WHAT YOU SHOULD DO »
Start at the line of the records below that contains "The visible scene" and end after the line that contains "Comparing ceiling beam", then put only those lines into a Markdown table with the columns Row and Line. Skip any blank lines.

Rows from a spatial reasoning dataset »
----------

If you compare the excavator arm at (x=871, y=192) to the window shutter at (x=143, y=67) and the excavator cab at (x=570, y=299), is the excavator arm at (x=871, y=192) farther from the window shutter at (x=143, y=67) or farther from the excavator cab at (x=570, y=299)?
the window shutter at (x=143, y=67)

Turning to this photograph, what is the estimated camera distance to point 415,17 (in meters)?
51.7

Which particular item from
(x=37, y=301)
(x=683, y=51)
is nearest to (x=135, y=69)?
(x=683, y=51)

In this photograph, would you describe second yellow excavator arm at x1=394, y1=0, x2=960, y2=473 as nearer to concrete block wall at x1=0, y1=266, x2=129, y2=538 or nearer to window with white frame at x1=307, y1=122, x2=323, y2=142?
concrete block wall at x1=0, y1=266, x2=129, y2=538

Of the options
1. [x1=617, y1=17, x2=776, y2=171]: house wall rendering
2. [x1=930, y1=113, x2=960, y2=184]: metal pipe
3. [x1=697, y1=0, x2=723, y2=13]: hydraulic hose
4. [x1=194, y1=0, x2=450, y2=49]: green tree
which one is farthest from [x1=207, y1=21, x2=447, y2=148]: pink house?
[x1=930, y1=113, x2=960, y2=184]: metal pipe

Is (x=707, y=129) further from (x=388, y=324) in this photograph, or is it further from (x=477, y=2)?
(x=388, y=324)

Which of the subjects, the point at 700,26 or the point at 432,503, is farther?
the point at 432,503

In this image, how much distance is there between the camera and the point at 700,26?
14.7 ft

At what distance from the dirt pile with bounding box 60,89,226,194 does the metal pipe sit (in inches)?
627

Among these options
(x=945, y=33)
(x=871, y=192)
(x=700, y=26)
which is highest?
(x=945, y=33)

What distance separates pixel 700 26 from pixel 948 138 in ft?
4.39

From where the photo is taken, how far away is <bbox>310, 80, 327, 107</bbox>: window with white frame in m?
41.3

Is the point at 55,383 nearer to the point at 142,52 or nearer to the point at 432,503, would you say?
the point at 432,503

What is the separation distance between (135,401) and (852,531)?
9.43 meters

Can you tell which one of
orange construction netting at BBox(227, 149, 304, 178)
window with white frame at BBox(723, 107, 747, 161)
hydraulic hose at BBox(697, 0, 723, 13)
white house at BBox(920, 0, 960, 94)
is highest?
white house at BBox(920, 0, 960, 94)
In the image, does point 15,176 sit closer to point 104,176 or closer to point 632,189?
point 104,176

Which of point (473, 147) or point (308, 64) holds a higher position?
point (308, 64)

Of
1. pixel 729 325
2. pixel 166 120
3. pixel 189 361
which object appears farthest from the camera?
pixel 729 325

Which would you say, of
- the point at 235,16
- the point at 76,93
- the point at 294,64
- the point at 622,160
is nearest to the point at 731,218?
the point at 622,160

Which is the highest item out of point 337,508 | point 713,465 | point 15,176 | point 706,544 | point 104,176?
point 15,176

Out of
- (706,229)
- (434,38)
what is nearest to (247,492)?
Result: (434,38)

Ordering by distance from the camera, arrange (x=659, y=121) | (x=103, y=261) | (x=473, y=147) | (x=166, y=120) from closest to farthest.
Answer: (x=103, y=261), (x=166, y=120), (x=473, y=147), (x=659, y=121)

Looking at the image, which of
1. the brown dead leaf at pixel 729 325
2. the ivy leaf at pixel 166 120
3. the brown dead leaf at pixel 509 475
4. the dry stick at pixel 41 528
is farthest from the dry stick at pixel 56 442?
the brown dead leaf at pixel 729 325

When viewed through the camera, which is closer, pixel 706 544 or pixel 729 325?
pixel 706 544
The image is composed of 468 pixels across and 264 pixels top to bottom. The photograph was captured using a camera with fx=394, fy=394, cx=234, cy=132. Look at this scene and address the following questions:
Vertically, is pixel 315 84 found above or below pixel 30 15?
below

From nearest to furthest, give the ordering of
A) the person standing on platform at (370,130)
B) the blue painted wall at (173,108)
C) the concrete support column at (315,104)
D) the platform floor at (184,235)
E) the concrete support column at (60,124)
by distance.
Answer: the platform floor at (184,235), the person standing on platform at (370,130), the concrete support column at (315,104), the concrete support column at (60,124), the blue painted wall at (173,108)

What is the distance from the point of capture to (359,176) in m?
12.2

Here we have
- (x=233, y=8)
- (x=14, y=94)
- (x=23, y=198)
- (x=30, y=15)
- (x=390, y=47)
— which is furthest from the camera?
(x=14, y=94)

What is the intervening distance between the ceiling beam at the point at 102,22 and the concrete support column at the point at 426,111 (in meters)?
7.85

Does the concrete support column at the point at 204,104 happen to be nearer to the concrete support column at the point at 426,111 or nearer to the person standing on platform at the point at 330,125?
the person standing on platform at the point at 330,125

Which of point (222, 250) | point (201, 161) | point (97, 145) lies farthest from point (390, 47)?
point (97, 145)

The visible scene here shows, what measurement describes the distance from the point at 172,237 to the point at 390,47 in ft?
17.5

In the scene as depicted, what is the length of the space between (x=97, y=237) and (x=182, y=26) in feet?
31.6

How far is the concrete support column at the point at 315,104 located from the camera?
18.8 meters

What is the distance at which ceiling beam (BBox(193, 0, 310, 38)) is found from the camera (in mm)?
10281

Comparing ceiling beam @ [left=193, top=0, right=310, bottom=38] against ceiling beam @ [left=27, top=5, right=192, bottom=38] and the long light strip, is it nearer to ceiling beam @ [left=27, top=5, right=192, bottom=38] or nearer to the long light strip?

----------

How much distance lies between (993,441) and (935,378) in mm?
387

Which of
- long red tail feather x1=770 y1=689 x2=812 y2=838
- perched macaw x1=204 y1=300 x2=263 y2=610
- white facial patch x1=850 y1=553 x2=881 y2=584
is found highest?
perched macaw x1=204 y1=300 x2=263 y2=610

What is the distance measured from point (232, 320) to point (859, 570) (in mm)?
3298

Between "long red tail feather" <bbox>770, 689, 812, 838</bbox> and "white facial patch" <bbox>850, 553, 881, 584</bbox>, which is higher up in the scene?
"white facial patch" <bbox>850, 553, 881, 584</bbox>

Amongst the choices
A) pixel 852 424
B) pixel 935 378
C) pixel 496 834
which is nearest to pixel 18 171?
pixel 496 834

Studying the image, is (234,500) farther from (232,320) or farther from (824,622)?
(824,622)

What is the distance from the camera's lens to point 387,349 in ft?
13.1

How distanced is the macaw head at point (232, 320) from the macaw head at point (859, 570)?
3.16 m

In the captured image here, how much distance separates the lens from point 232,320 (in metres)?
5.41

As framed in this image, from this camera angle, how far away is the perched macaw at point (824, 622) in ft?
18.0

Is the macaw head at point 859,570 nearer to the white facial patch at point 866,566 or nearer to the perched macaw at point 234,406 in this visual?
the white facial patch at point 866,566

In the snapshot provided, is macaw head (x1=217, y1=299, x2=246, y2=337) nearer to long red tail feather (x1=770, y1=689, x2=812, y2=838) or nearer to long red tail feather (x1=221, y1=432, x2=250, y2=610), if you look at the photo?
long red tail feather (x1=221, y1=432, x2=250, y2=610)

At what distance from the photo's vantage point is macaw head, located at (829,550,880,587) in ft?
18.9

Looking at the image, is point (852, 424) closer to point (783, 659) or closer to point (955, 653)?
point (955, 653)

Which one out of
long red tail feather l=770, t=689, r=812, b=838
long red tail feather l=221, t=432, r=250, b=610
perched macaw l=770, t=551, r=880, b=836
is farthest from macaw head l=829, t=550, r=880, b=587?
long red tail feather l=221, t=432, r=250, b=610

----------

RESULT OF THIS EXERCISE »
| Row | Line |
|---|---|
| 1 | The visible scene here shows, what measurement describes the distance from the point at 172,237 to the point at 390,47 in ft? |
| 2 | 17.5 |
| 3 | In the scene as depicted, what is the length of the space between (x=97, y=237) and (x=182, y=26) in feet? |
| 4 | 31.6 |
| 5 | How far is the concrete support column at the point at 315,104 located from the camera? |
| 6 | 18.8 meters |
| 7 | What is the distance at which ceiling beam (BBox(193, 0, 310, 38)) is found from the camera (in mm)? |
| 8 | 10281 |
| 9 | Comparing ceiling beam @ [left=193, top=0, right=310, bottom=38] against ceiling beam @ [left=27, top=5, right=192, bottom=38] and the long light strip, is it nearer to ceiling beam @ [left=27, top=5, right=192, bottom=38] or nearer to the long light strip? |